Tsun Yip Holdings Limited issued a profit alert indicating that, based on unaudited management accounts for the year ended 31 March 2026, profit attributable to shareholders is expected to reach approximately HK$7.60 million. This contrasts with the HK$11.30 million loss recorded for FY25, marking a clear return to profitability.
Key drivers behind the projected improvement:
1. Revenue Growth • Several existing civil engineering projects entered peak construction phases, lifting overall revenue.
2. Margin Expansion • Gross profit and margin improved as higher-margin projects advanced and subcontracting costs fell following successful finalisation of accounts on a completed project. • The benefit was partly offset by additional costs on projects in maintenance or near completion stages.
3. Credit-Loss Reversal • Provision for expected credit losses dropped significantly compared with the HK$13.20 million charge in FY25, when receivables from a customer under provisional liquidation were impaired.
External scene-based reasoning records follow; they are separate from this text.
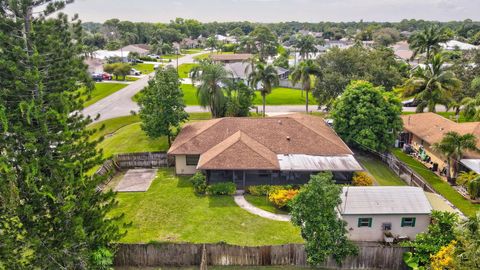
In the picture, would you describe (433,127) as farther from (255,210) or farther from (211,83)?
(211,83)

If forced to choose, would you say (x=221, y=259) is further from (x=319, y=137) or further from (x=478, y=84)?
(x=478, y=84)

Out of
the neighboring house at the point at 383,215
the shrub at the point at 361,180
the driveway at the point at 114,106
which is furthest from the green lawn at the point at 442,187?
the driveway at the point at 114,106

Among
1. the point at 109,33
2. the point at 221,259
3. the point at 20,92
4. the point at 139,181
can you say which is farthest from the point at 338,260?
the point at 109,33

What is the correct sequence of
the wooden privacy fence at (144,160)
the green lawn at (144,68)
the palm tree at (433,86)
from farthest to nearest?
the green lawn at (144,68)
the palm tree at (433,86)
the wooden privacy fence at (144,160)

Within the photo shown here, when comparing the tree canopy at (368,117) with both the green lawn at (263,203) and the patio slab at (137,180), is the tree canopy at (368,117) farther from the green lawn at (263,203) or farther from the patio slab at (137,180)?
the patio slab at (137,180)

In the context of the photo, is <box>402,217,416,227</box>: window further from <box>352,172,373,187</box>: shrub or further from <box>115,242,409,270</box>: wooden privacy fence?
<box>352,172,373,187</box>: shrub

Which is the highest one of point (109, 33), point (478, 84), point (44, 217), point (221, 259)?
point (109, 33)
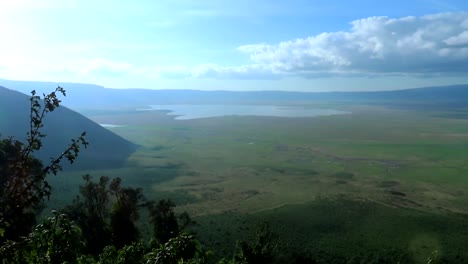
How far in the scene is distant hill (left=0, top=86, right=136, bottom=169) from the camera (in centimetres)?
8670

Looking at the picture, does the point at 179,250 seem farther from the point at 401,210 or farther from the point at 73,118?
the point at 73,118

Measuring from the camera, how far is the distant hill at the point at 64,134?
284 feet

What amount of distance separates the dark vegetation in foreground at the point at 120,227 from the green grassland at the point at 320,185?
55 centimetres

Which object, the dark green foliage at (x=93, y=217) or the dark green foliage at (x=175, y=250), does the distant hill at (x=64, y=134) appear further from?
the dark green foliage at (x=175, y=250)

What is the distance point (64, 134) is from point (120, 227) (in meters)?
78.5

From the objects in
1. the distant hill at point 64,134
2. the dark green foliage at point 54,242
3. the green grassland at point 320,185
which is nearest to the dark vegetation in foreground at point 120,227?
the dark green foliage at point 54,242

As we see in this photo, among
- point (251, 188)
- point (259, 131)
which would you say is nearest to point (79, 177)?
point (251, 188)

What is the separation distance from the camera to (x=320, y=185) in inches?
2635

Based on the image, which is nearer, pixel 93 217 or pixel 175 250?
pixel 175 250

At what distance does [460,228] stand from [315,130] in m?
117

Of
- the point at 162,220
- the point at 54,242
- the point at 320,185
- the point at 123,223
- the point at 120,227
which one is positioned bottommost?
the point at 320,185

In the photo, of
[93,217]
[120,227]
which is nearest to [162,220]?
[120,227]

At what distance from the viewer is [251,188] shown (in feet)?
215

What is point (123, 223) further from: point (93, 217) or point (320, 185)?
point (320, 185)
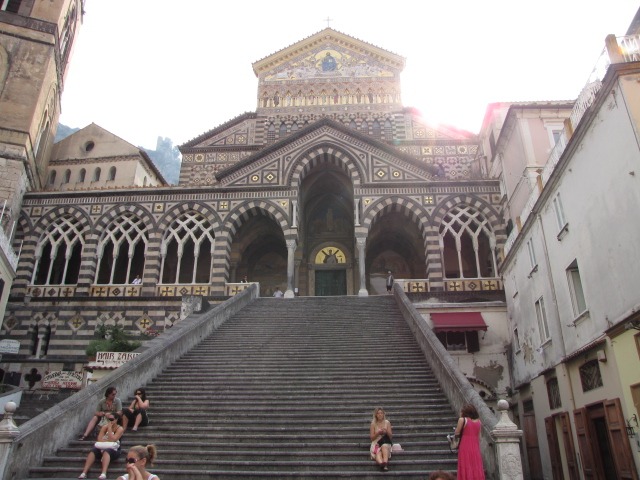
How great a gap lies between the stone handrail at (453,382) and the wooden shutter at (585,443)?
11.9 feet

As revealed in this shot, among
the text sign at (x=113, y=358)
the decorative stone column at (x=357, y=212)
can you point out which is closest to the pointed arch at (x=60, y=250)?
the text sign at (x=113, y=358)

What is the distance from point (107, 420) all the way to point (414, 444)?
5816mm

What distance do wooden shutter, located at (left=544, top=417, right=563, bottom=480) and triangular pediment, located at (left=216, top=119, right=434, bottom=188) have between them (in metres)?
14.6

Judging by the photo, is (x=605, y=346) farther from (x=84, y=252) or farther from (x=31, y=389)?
(x=84, y=252)

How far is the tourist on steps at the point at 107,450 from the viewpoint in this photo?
8.88m

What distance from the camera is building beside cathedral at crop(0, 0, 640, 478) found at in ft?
44.2

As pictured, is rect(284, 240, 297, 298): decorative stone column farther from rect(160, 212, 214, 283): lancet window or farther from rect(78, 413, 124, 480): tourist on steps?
rect(78, 413, 124, 480): tourist on steps

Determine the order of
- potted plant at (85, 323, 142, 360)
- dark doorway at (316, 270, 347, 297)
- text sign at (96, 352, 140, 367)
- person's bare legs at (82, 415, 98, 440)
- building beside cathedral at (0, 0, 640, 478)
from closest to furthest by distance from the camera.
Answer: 1. person's bare legs at (82, 415, 98, 440)
2. building beside cathedral at (0, 0, 640, 478)
3. text sign at (96, 352, 140, 367)
4. potted plant at (85, 323, 142, 360)
5. dark doorway at (316, 270, 347, 297)

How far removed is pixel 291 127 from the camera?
3441cm

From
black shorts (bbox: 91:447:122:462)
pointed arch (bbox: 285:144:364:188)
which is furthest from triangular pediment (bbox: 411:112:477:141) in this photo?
black shorts (bbox: 91:447:122:462)

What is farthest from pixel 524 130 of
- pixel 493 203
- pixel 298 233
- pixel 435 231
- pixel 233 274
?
pixel 233 274

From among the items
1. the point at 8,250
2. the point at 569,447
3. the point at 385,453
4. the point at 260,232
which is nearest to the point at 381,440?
the point at 385,453

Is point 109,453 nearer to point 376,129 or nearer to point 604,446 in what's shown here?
point 604,446

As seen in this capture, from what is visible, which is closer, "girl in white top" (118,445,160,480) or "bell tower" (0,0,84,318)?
"girl in white top" (118,445,160,480)
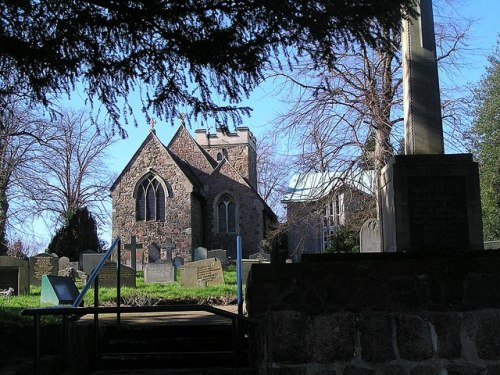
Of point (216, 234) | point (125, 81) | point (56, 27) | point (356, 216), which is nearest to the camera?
point (56, 27)

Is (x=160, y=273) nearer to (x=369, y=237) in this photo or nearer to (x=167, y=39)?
(x=369, y=237)

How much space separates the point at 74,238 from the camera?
117ft

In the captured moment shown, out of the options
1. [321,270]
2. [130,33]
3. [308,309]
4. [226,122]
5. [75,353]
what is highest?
[130,33]

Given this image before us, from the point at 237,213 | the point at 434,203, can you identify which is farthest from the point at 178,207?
the point at 434,203

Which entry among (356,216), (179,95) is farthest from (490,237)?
(179,95)

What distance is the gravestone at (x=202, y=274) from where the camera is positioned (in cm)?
1934

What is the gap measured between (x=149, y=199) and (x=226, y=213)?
5.75 m

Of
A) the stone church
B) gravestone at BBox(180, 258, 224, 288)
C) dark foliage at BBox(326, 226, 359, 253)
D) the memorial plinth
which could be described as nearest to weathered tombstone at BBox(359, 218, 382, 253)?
gravestone at BBox(180, 258, 224, 288)

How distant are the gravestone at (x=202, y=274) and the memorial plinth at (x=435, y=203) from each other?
13.1 meters

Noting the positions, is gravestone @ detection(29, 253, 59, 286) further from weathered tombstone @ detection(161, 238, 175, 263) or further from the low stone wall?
the low stone wall

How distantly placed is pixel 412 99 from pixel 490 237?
20524mm

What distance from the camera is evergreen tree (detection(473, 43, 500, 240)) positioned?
26.2 meters

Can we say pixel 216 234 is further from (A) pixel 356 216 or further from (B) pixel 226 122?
(B) pixel 226 122

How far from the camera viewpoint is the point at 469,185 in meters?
6.73
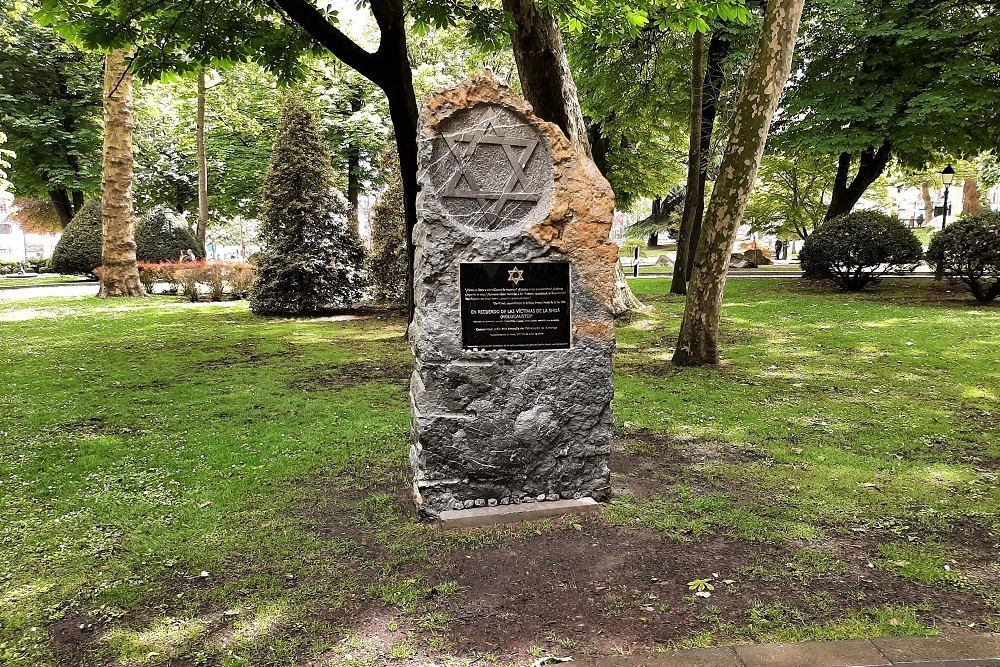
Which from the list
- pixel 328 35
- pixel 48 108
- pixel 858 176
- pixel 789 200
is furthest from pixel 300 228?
pixel 789 200

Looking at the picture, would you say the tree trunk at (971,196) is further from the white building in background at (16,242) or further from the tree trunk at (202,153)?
the white building in background at (16,242)

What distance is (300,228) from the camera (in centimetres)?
1441

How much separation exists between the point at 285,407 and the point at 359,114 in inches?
709

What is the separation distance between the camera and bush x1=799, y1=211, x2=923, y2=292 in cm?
1566

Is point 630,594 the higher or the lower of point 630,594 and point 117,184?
the lower

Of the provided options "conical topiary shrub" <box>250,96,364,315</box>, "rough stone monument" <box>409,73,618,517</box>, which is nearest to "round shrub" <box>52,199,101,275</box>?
"conical topiary shrub" <box>250,96,364,315</box>

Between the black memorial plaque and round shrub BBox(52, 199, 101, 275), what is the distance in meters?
25.2

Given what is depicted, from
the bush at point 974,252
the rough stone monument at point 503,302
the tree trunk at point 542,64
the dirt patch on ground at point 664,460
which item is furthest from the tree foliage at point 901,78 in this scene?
the rough stone monument at point 503,302

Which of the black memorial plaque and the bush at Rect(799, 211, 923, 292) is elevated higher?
the bush at Rect(799, 211, 923, 292)

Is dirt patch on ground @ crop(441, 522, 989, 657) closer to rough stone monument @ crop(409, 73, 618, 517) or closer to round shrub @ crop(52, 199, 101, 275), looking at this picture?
rough stone monument @ crop(409, 73, 618, 517)

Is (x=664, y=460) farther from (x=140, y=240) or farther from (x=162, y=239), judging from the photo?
(x=140, y=240)

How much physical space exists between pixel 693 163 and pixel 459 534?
1304 cm

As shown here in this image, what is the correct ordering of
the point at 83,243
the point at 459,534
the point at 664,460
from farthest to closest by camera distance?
the point at 83,243 < the point at 664,460 < the point at 459,534

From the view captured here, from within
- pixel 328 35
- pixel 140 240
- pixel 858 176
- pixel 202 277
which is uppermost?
pixel 328 35
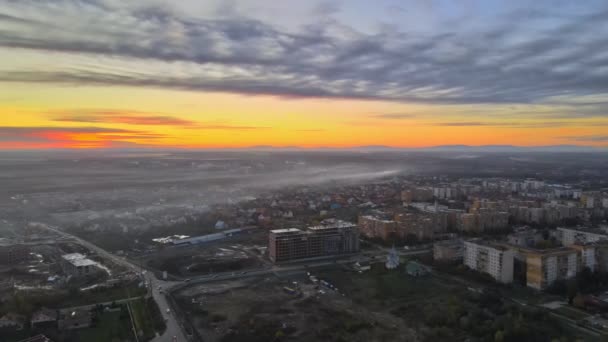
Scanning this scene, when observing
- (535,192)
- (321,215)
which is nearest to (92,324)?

4. Lower Operating Costs • Administrative expenses declined due to reduced legal and professional fees associated with earlier special transactions and a smaller provision for long-service payments after changes to Hong Kong’s MPF offsetting mechanism.
5. One-off Comparison Effect • The FY26 results will not include the non-recurring HK$17.30 million fair-value gain recognised in FY25 from modifications to a promissory note.
The figures remain subject to audit and review; final FY26 results are scheduled for release on 29 June 2026. Shareholders and investors are advised to exercise caution when dealing in the company’s shares.